_Exercise requirements:_
Put every line of the records below into a JSON list of strings, one string per line, omitting blank lines and the pictures.

>>>

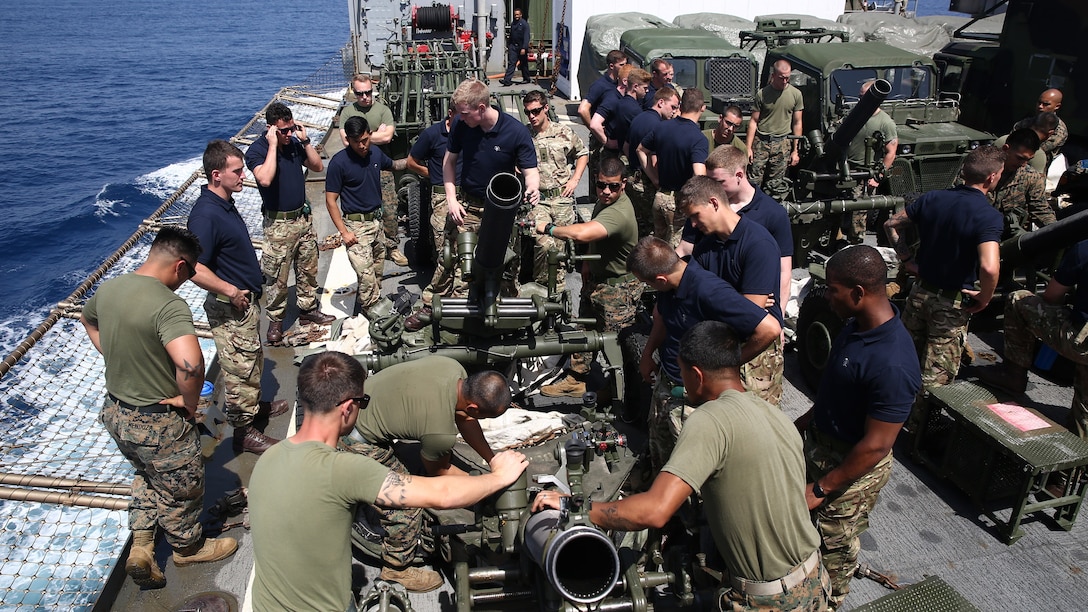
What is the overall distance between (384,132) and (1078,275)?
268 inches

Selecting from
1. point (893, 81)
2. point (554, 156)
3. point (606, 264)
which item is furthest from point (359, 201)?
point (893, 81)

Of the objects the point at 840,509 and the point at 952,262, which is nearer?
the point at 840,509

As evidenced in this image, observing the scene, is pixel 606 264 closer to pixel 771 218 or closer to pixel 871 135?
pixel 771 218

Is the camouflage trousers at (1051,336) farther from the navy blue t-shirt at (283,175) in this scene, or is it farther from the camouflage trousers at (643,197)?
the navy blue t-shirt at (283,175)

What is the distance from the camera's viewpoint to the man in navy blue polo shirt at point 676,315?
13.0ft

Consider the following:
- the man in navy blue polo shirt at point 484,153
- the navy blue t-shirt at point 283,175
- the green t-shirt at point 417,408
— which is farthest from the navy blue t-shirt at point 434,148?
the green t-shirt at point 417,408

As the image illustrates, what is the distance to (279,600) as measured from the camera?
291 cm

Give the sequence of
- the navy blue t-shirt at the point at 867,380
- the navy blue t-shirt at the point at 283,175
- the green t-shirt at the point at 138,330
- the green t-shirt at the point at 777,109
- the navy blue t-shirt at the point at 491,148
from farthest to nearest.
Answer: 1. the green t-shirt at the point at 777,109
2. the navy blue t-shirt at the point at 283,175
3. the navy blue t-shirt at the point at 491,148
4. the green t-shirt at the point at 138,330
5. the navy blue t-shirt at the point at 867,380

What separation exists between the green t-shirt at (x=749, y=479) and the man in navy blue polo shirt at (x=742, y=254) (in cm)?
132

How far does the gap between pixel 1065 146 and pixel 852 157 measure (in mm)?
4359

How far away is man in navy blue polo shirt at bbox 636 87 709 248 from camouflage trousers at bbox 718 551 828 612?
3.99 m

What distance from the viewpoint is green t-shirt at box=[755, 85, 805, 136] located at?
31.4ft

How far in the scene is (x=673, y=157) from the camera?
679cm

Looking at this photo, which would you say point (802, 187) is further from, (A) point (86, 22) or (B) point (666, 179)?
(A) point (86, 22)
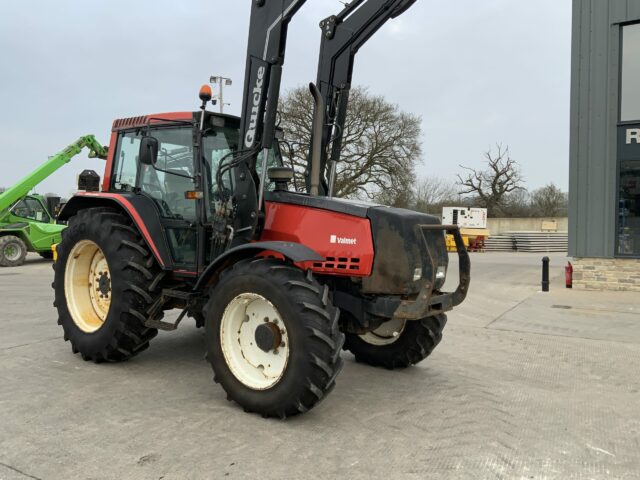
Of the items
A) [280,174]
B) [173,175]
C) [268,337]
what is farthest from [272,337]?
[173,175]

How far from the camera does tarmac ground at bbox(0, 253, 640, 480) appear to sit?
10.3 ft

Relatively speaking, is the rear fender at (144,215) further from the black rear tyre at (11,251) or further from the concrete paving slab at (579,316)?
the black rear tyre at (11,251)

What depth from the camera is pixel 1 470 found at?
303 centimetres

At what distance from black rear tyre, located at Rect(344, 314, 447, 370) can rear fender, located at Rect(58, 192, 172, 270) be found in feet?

<<<

_Complete answer:_
[
  "What is the overall distance between (384,132) and (1078,275)?",
  "268 inches",
  "Selecting from",
  "1. point (893, 81)",
  "2. point (554, 156)",
  "3. point (606, 264)",
  "which item is furthest from point (359, 201)?",
  "point (893, 81)",
  "Of the objects the point at 840,509 and the point at 952,262, which is nearer?",
  "the point at 840,509",
  "As evidenced in this image, observing the scene, is pixel 606 264 closer to pixel 771 218 or closer to pixel 871 135?",
  "pixel 771 218",
  "Is the camouflage trousers at (1051,336) farther from the navy blue t-shirt at (283,175) in this scene, or is it farther from the camouflage trousers at (643,197)?",
  "the navy blue t-shirt at (283,175)",
  "What is the distance from the camera's viewpoint to the man in navy blue polo shirt at point 676,315?",
  "13.0ft",
  "Consider the following:",
  "- the man in navy blue polo shirt at point 484,153",
  "- the navy blue t-shirt at point 283,175",
  "- the green t-shirt at point 417,408",
  "— which is farthest from the navy blue t-shirt at point 434,148?",
  "the green t-shirt at point 417,408",
  "As the image illustrates, what is the distance to (279,600) as measured from the camera?",
  "291 cm",
  "Give the sequence of",
  "- the navy blue t-shirt at the point at 867,380",
  "- the navy blue t-shirt at the point at 283,175",
  "- the green t-shirt at the point at 138,330",
  "- the green t-shirt at the point at 777,109",
  "- the navy blue t-shirt at the point at 491,148",
  "from farthest to nearest.",
  "Answer: 1. the green t-shirt at the point at 777,109",
  "2. the navy blue t-shirt at the point at 283,175",
  "3. the navy blue t-shirt at the point at 491,148",
  "4. the green t-shirt at the point at 138,330",
  "5. the navy blue t-shirt at the point at 867,380",
  "What separation exists between the green t-shirt at (x=749, y=479) and the man in navy blue polo shirt at (x=742, y=254) (in cm)?",
  "132",
  "How far does the gap between pixel 1065 146 and pixel 852 157 measure (in mm)?",
  "4359",
  "How far away is man in navy blue polo shirt at bbox 636 87 709 248 from camouflage trousers at bbox 718 551 828 612?",
  "3.99 m",
  "What distance from the viewpoint is green t-shirt at box=[755, 85, 805, 136] located at?",
  "31.4ft",
  "How far in the scene is (x=673, y=157) from the camera?",
  "679cm",
  "Looking at this photo, which would you say point (802, 187) is further from, (A) point (86, 22) or (B) point (666, 179)?",
  "(A) point (86, 22)",
  "Of the items",
  "A) [280,174]",
  "B) [173,175]",
  "C) [268,337]",
  "what is farthest from [272,337]?",
  "[173,175]",
  "How far from the camera does tarmac ground at bbox(0, 253, 640, 480) appear to sit?",
  "10.3 ft",
  "Relatively speaking, is the rear fender at (144,215) further from the black rear tyre at (11,251) or further from the concrete paving slab at (579,316)?",
  "the black rear tyre at (11,251)",
  "What depth from the camera is pixel 1 470 found at?",
  "303 centimetres",
  "At what distance from black rear tyre, located at Rect(344, 314, 447, 370) can rear fender, located at Rect(58, 192, 172, 270) be found in feet?"
]